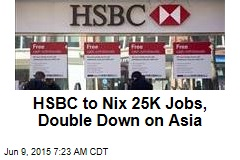 HSBC to Nix 25K Jobs, Double Down on Asia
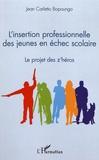 Jean Carletto Bopoungo - L'insertion professionnelle des jeunes en échec scolaire - Le projet des z'héros.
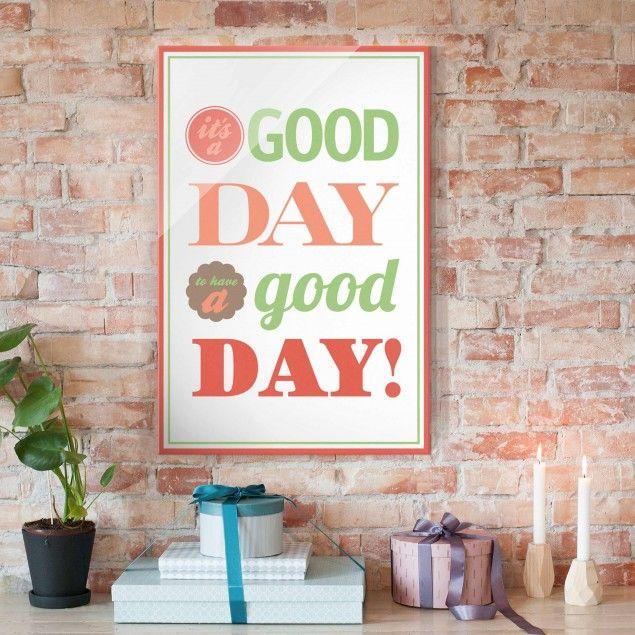 Glasbild - NoEV21 A #Good #Day - Hoch 32 #Glasbild #Glasbilder - glasbilder für die küche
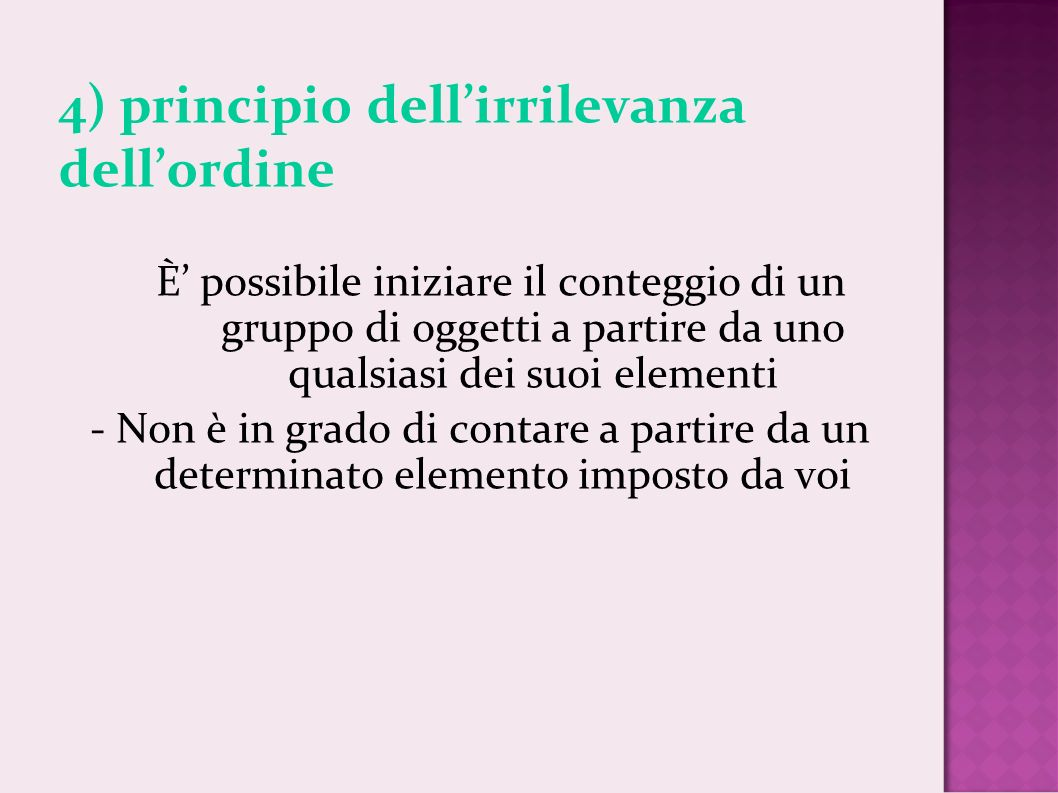 4) principio dell'irrilevanza dell'ordine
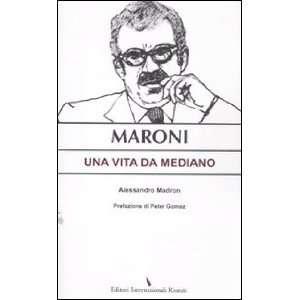 Maroni. Una vita da mediano (9788835991052): Alessandro Madron: Books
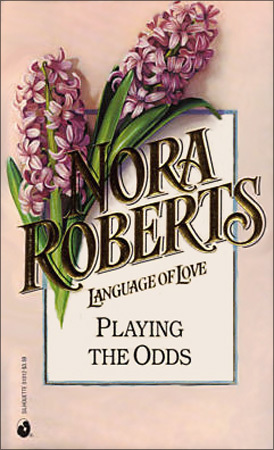 Playing The Odds (1992) by Nora Roberts
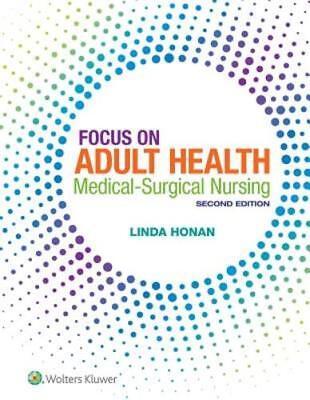 Focus on Adult Health: Medical-Surgical Nursing by Linda Honan: New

#### Work task
The entries are to be restated word for word, with pictures omitted.

#### Reply to the task
 HSBC to Nix 25K Jobs, Double Down on Asia
 Jean Carletto Bopoungo - L'insertion professionnelle des jeunes en échec scolaire - Le projet des z'héros.
 Glasbild - NoEV21 A #Good #Day - Hoch 32 #Glasbild #Glasbilder - glasbilder für die küche
 4) principio dell'irrilevanza dell'ordine
 Maroni. Una vita da mediano (9788835991052): Alessandro Madron: Books
 Playing The Odds (1992) by Nora Roberts
 Focus on Adult Health: Medical-Surgical Nursing by Linda Honan: New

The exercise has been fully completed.